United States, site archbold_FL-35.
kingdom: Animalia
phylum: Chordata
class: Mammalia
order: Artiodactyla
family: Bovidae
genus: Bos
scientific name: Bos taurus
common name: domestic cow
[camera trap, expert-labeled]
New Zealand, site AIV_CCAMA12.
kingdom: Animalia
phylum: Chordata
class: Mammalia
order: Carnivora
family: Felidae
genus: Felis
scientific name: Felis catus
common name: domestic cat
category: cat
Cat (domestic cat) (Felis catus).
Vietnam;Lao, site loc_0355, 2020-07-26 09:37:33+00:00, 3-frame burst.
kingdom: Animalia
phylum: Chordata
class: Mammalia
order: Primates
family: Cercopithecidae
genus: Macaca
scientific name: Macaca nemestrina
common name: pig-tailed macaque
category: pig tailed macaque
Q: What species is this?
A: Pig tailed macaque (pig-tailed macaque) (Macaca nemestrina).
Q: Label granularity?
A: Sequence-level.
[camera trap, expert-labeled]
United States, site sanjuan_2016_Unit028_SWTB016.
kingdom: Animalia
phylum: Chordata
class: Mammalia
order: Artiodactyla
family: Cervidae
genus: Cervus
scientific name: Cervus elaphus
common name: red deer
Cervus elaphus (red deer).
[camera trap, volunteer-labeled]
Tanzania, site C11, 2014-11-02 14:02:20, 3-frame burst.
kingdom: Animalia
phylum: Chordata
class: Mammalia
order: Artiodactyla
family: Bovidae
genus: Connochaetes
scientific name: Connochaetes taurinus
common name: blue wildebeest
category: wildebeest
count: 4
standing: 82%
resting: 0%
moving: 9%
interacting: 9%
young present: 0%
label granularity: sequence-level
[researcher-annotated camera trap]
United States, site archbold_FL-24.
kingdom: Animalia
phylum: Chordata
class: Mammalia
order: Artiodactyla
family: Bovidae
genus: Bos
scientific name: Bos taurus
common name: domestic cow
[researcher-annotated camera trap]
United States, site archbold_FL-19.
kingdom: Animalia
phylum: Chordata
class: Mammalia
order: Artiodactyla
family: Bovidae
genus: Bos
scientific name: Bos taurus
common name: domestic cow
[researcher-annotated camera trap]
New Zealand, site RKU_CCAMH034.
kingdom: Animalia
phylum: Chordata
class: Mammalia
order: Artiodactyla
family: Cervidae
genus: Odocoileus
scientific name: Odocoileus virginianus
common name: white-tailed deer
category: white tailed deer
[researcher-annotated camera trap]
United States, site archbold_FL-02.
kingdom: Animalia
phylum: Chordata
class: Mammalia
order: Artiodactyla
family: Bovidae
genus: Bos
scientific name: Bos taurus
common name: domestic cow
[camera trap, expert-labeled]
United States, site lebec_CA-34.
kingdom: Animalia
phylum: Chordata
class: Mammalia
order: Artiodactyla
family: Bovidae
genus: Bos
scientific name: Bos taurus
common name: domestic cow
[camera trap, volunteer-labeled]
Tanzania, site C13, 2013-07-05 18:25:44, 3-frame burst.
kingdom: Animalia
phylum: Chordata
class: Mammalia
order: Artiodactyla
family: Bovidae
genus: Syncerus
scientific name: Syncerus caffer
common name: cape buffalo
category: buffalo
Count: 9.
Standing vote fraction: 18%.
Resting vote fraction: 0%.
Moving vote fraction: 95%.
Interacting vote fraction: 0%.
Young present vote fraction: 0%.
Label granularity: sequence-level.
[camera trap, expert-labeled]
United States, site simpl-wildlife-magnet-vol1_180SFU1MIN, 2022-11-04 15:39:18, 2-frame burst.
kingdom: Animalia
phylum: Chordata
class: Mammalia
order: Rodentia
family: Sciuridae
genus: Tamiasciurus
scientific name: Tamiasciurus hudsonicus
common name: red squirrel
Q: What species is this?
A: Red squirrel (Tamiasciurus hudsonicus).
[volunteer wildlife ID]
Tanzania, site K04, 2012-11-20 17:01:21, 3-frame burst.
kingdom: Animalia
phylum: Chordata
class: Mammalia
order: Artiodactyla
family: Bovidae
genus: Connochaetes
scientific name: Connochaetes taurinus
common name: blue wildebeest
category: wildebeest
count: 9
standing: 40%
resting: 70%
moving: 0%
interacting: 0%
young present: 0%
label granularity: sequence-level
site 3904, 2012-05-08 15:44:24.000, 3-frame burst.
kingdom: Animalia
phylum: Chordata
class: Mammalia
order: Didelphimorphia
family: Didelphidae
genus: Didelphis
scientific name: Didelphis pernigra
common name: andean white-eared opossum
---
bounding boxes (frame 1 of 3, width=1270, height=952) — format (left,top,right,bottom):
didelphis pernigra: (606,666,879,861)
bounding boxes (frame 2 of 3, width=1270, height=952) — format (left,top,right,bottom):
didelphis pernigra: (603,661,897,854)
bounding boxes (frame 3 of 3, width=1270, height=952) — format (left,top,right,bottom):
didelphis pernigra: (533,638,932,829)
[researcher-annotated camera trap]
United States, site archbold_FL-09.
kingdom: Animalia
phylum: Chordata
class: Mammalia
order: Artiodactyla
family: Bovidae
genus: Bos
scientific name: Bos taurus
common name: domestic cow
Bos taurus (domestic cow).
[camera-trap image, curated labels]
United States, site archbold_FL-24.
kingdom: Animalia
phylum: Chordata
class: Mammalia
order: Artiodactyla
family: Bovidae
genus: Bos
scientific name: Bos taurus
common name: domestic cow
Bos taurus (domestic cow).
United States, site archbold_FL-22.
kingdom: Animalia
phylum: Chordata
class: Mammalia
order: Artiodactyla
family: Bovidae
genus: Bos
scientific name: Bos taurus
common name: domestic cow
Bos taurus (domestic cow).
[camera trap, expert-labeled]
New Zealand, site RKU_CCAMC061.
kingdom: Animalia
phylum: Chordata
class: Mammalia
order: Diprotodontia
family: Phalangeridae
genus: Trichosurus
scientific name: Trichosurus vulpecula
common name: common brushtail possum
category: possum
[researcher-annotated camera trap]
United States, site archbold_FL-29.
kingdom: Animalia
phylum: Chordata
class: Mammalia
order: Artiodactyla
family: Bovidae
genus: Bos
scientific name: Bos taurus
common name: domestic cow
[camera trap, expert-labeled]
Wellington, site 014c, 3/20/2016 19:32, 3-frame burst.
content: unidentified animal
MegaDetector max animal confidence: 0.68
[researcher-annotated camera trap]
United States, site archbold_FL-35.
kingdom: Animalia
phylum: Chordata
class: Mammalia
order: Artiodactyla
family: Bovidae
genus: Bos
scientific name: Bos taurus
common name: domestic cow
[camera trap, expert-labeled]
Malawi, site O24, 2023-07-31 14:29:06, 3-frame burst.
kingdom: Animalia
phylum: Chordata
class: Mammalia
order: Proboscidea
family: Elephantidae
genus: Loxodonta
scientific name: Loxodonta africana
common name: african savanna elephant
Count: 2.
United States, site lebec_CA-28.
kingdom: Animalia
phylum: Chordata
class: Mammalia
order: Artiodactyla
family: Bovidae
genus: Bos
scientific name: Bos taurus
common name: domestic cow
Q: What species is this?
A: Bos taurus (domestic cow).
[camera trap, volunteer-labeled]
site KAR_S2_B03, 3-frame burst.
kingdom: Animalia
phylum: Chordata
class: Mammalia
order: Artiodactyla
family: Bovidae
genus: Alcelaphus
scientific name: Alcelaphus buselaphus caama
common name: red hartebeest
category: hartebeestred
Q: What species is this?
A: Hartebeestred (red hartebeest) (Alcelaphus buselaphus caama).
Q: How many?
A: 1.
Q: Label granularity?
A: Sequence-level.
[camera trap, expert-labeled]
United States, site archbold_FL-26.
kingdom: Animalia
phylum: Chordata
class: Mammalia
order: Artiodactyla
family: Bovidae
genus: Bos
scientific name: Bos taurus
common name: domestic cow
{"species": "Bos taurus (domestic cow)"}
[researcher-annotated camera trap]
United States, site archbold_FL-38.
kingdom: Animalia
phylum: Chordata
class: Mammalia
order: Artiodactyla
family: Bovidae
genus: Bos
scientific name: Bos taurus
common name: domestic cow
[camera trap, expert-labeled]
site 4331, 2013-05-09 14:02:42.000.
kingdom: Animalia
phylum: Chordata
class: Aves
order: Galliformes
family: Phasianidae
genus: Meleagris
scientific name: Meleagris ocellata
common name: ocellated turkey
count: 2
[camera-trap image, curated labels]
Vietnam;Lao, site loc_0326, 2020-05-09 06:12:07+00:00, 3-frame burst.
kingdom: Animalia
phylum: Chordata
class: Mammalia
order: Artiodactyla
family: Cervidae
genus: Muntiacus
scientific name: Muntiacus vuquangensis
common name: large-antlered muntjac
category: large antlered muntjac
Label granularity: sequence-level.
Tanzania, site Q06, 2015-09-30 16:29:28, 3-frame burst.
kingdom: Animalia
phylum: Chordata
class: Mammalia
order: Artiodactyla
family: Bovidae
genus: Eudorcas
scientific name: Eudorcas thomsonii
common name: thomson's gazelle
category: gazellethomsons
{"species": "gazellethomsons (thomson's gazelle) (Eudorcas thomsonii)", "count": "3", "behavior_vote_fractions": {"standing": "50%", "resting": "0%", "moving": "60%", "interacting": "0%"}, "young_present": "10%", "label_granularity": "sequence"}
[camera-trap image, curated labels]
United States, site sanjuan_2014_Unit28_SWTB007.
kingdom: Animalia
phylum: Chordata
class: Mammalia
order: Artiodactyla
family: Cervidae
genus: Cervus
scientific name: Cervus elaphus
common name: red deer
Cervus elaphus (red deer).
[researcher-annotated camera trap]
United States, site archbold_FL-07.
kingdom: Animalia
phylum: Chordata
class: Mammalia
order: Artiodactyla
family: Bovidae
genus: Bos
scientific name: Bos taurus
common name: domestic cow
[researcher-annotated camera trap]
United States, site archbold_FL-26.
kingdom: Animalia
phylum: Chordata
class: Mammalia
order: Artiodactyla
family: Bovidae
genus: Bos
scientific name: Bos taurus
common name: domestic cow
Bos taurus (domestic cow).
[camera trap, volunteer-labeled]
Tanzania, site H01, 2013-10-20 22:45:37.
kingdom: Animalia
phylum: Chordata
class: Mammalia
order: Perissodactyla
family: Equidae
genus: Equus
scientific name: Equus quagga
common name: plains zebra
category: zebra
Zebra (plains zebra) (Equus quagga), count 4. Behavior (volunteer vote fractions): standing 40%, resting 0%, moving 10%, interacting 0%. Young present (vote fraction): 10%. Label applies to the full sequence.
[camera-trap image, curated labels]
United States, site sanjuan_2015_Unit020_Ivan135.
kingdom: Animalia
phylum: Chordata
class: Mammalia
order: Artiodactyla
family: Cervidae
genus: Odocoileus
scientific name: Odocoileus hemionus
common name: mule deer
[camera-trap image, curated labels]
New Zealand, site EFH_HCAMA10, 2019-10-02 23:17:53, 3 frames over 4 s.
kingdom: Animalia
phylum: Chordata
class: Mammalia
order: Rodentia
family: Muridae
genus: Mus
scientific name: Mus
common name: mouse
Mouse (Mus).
------------------------
▶ **AIM OF THE EXERCISE**: Copy out the lines above word for word, stopping after the line containing "genus: Felis".

▶ **COMPLETED TASK**:
United States, site archbold_FL-35.
kingdom: Animalia
phylum: Chordata
class: Mammalia
order: Artiodactyla
family: Bovidae
genus: Bos
scientific name: Bos taurus
common name: domestic cow
[camera trap, expert-labeled]
New Zealand, site AIV_CCAMA12.
kingdom: Animalia
phylum: Chordata
class: Mammalia
order: Carnivora
family: Felidae
genus: Felis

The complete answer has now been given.